* Begin INFORMATION GIVEN *

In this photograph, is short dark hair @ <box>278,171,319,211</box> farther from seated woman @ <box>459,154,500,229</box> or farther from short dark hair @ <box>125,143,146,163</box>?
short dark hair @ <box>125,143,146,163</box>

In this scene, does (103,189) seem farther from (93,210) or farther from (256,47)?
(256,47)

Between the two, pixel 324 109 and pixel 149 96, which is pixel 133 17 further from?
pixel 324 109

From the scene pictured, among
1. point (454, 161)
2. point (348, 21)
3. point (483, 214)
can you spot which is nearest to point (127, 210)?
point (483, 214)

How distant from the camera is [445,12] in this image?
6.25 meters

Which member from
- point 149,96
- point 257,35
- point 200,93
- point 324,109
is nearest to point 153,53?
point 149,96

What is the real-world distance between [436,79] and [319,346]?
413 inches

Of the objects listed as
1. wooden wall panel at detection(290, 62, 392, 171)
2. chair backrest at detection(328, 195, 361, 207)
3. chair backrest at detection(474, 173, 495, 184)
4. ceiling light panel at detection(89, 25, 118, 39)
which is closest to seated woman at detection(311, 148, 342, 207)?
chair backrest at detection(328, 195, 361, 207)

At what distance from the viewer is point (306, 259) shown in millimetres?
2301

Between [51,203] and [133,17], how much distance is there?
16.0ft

* End INFORMATION GIVEN *

# [THE PROBLEM]
Write out every record above word for word, leaving nothing out and changing nothing.

# [EXERCISE SOLUTION]
In this photograph, is short dark hair @ <box>278,171,319,211</box> farther from seated woman @ <box>459,154,500,229</box> or farther from short dark hair @ <box>125,143,146,163</box>?
short dark hair @ <box>125,143,146,163</box>

In this scene, does (103,189) seem farther from (93,210) or farther from (256,47)?
(256,47)

Between the two, pixel 324 109 and pixel 149 96, which is pixel 133 17 further from?
pixel 324 109

From the scene pictured, among
1. point (454, 161)
2. point (348, 21)
3. point (483, 214)
can you spot which is nearest to point (127, 210)?
point (483, 214)

How distant from the camera is [445,12] in this image?
6.25 meters

Which member from
- point 149,96
- point 257,35
- point 200,93
- point 324,109
is nearest to point 153,53?
point 149,96

What is the real-world distance between [436,79] and [319,346]?
413 inches

Of the objects listed as
1. wooden wall panel at detection(290, 62, 392, 171)
2. chair backrest at detection(328, 195, 361, 207)
3. chair backrest at detection(474, 173, 495, 184)
4. ceiling light panel at detection(89, 25, 118, 39)
which is closest to seated woman at detection(311, 148, 342, 207)?
chair backrest at detection(328, 195, 361, 207)

At what distance from the viewer is point (306, 259) shown in millimetres?
2301

Between [51,203] and [133,17], how much distance is there?
16.0ft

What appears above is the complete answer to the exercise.